» **Extracted records**
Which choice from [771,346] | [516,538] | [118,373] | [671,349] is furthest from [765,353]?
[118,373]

==

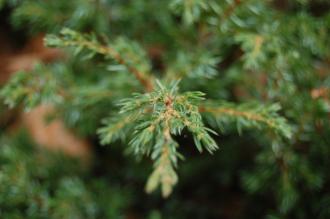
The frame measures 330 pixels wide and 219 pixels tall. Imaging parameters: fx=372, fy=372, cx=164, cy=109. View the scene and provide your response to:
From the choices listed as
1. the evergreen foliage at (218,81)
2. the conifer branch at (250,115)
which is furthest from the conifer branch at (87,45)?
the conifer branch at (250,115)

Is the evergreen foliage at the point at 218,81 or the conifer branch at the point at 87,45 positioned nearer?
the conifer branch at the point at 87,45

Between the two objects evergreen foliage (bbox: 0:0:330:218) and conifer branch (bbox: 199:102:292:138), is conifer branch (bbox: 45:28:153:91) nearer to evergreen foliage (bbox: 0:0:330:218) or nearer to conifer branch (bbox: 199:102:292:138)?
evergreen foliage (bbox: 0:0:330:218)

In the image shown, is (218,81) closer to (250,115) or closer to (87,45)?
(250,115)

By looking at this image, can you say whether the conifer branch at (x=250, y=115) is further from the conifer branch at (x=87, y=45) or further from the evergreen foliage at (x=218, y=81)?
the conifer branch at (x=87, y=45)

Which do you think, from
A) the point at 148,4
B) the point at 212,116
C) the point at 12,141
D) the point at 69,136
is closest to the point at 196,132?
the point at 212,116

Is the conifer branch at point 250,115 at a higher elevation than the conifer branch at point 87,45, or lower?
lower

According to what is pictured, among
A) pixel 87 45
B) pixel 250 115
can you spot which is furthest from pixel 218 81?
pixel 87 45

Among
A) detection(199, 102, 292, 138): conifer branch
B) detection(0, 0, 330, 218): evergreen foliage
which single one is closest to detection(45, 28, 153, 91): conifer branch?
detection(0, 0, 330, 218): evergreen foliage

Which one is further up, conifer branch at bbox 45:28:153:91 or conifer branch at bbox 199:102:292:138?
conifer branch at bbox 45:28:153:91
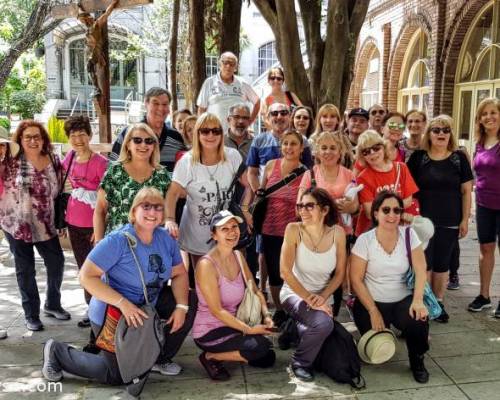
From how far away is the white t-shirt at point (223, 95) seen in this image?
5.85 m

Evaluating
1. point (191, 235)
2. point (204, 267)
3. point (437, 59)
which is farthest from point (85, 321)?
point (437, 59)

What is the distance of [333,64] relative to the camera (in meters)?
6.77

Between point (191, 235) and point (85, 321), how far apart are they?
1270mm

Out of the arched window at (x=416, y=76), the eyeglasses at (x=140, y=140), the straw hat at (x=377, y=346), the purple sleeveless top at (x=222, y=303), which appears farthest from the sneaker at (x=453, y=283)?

--

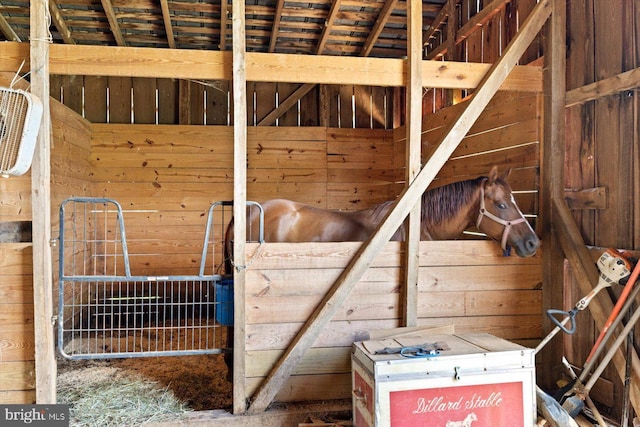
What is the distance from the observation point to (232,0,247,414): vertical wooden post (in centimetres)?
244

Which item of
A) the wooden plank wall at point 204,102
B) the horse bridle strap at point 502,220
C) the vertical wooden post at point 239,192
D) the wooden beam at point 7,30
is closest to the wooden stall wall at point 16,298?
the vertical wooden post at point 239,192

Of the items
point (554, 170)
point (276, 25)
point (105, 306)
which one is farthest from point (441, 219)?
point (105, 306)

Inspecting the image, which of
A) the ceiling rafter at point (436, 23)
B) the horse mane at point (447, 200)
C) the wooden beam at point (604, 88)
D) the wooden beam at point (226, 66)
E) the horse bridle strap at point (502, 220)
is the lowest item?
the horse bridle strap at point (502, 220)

» **Required task**
Count the lines in the material above that contain the string "bbox", and reply with the number alone.

» **Task response**
4